Os enxertos foram feito nas coxas e abdômen da adolescente. Ela ainda passará por outras cirurgias para fazer o mesmo procedimento nas costas e braços. Ainda não há previsão de quando elas devem acontecer.

“Ela está evoluindo bem. O sentimento é de gratidão a Deus, pois a recuperação tem sido significativa”, disse a mãe.

Diolange Lopes e a filha, Annelise Lopes, que teve corpo queimado durante experimento — Foto: Diolange Lopes/Arquivo Pessoal
Diolange Lopes e a filha, Annelise Lopes, que teve corpo queimado durante experimento — Foto: Diolange Lopes/Arquivo Pessoal

A estudante já está internada há 44 dias, dos quais 24 foram na UTI. “Não tem sido fácil para mim, porém seguimos firme e confiante em Deus”, completou Diolange.
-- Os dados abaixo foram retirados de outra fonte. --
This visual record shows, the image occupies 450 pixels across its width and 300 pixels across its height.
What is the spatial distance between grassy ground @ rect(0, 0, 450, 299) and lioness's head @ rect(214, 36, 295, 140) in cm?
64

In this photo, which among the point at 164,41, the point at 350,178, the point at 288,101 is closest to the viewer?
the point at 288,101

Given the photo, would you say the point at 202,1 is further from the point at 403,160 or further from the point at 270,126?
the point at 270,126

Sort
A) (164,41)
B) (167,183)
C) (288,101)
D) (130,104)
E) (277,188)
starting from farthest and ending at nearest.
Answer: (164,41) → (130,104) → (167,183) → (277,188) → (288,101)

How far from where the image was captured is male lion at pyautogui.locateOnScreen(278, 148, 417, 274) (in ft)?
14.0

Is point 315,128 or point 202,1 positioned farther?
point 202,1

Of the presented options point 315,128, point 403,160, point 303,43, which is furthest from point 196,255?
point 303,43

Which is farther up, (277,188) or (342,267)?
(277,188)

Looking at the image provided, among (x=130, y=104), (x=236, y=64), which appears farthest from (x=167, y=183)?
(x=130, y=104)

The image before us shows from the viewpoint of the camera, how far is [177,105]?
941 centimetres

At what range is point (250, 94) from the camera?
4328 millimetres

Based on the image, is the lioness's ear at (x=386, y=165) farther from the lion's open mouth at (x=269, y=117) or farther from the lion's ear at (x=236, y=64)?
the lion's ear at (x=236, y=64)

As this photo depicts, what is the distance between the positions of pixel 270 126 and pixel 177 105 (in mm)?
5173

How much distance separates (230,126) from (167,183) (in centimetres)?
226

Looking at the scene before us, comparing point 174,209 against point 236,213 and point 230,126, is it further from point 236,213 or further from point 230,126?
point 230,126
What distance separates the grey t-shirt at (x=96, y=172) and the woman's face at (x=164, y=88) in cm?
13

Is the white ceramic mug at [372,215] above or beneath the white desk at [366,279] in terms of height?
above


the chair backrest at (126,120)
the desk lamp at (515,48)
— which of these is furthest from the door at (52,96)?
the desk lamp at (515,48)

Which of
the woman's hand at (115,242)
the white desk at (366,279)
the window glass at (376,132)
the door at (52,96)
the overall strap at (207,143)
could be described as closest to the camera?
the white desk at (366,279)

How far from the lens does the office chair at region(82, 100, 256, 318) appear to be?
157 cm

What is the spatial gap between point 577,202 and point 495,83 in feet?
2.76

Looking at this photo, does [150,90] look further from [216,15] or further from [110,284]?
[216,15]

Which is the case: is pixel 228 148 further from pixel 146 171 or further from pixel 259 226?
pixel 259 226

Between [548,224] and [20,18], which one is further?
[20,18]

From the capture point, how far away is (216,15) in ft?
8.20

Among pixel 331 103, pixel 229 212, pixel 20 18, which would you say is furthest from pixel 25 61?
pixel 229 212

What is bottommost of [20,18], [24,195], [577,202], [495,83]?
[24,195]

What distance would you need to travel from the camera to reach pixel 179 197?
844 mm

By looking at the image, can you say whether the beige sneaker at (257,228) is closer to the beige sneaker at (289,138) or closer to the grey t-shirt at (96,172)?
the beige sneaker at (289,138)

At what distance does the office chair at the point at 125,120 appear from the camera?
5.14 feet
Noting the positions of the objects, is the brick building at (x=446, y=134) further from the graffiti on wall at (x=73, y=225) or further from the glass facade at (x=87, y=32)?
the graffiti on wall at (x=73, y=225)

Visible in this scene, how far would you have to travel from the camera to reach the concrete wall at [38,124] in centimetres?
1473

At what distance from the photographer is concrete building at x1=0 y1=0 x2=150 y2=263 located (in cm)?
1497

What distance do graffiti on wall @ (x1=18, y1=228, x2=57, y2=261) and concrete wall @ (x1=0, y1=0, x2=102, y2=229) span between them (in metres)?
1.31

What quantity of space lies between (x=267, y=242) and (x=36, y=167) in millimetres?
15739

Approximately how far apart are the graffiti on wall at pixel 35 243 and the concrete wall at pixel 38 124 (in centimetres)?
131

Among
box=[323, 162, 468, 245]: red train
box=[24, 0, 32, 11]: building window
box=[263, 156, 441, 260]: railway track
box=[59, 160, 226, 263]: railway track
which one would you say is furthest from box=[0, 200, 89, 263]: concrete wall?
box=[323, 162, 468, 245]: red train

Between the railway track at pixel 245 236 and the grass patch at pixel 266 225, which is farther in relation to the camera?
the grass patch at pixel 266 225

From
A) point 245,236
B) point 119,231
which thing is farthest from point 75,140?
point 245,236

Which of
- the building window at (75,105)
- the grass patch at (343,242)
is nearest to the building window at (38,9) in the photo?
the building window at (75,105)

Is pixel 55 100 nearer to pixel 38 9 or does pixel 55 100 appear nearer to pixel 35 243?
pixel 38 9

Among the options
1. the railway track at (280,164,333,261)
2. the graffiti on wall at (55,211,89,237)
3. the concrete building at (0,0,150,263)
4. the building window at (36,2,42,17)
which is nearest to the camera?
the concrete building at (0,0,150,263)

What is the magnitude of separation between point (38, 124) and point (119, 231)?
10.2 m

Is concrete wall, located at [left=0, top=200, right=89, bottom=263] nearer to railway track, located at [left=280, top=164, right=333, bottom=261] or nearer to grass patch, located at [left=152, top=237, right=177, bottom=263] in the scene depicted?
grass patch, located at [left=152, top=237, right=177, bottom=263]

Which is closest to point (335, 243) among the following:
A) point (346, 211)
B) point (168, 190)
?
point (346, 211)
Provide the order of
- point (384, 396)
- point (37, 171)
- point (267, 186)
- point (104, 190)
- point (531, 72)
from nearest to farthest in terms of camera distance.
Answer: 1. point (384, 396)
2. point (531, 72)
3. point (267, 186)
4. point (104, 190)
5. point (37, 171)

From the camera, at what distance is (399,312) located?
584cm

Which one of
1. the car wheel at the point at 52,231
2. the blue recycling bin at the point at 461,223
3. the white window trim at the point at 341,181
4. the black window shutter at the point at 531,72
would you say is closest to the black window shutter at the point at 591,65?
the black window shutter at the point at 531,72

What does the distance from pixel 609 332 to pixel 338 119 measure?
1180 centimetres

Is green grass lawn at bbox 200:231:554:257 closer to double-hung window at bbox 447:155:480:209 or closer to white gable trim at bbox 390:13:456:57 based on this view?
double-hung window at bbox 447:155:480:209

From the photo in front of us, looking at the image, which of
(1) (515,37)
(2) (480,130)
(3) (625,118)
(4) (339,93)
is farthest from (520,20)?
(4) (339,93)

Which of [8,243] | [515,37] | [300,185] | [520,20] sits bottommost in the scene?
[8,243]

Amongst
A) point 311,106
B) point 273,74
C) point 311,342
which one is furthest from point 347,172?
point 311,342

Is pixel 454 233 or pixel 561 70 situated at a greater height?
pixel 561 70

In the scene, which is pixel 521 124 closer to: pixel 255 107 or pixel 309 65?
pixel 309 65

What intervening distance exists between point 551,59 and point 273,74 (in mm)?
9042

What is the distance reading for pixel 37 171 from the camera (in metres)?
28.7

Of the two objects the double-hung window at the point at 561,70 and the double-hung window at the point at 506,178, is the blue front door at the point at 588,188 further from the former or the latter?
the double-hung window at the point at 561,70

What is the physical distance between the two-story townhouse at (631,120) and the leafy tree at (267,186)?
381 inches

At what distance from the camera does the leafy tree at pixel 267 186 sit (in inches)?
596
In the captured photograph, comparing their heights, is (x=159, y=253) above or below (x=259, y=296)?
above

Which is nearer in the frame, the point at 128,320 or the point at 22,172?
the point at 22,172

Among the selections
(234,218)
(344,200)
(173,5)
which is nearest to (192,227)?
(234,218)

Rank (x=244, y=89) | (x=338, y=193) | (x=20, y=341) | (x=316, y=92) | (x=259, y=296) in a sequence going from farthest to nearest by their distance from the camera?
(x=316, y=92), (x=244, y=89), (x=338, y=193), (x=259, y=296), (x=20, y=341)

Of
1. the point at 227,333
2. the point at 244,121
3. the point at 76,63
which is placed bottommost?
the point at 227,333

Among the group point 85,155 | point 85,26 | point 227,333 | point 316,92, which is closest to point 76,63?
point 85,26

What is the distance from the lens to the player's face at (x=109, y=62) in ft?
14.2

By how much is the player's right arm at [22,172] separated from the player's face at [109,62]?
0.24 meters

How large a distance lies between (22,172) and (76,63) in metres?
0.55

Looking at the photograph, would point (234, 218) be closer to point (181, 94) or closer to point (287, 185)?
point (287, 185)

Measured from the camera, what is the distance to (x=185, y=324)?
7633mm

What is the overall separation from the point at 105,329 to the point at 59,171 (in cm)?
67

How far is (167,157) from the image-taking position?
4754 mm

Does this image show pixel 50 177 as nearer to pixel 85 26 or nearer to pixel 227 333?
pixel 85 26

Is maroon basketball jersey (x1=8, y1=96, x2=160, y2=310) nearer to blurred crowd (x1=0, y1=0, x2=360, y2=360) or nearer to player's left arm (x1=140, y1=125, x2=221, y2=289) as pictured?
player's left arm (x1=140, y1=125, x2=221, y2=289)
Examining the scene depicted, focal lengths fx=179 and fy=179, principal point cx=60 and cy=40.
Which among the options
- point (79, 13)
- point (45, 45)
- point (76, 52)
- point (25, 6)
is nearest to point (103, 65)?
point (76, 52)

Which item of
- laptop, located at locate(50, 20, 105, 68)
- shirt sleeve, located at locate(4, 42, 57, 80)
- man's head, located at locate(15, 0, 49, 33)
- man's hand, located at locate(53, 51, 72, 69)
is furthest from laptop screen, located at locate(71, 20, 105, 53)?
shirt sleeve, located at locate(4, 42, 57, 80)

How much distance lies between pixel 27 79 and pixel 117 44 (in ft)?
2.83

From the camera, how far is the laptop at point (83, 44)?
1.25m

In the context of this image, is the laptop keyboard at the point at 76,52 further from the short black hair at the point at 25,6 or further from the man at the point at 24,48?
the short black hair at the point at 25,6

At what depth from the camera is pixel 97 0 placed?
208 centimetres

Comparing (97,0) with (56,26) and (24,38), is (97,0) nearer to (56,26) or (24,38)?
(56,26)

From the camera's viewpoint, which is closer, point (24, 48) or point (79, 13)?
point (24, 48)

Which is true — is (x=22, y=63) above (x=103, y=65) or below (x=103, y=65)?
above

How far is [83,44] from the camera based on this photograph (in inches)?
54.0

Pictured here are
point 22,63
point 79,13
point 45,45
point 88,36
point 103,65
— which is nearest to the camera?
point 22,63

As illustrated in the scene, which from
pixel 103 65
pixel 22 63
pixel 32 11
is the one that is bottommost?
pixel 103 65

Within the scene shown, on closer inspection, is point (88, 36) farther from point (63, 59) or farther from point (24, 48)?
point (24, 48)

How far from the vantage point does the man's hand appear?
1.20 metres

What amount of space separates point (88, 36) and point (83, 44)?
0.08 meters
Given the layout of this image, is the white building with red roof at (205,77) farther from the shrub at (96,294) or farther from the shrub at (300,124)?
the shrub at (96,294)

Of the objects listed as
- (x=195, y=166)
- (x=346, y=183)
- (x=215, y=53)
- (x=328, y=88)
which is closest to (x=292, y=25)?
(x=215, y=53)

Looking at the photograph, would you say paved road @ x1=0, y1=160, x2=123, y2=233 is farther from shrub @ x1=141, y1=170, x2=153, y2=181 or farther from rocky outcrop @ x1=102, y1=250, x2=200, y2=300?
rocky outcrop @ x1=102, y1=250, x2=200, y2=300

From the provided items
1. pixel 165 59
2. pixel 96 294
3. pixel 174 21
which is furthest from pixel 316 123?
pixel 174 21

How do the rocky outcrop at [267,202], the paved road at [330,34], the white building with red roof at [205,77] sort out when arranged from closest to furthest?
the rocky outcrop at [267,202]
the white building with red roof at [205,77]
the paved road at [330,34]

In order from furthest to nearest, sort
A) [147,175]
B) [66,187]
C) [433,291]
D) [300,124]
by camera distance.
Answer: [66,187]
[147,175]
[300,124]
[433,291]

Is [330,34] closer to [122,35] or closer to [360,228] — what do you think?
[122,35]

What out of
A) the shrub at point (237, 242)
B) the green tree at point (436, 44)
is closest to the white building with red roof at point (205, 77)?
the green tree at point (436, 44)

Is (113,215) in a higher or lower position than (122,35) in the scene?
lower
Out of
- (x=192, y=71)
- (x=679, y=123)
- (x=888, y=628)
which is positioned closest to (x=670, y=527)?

Annelise também está fazendo fisioterapia. Em um vídeo, ela aparece até dançando no corredor do hospital enquanto faz os exercícios.

Explosão

O acidente aconteceu em 30 de novembro de 2021. Annelise e mais três estudantes se reuniram em uma sala do Colégio Heli Alves, onde estuda, para fazer o experimento chamado de “fogo invisível”, segundo a mãe. A Polícia Civil investiga o caso.

Coordenador do colégio em que a explosão aconteceu, Marcos Gomes explicou, à época do acidente, que os alunos do 2º ano do ensino médio estavam com aulas remotas e pediram para ir à escola para gravar o experimento de física e química.

Segundo ele, os estudantes foram autorizados a usar uma sala para gravação, mas não avisaram que usariam álcool e nenhum professor ou monitor acompanhava a situação.

“Eles disseram que iriam gravar uma apresentação, mas não explicaram o que iriam fazer. Eles disseram que colocaram fogo ao álcool, mas que acharam que não tinha pego. Por isso, foram colocar mais [álcool] e houve essa explosão”, detalhou o coordenador.

De acordo com o coordenador, Annelise foi a única que se machucou. Ele disse que funcionários da escola ouviram os gritos e levaram a estudante para o chuveiro até que a chegada dos bombeiros.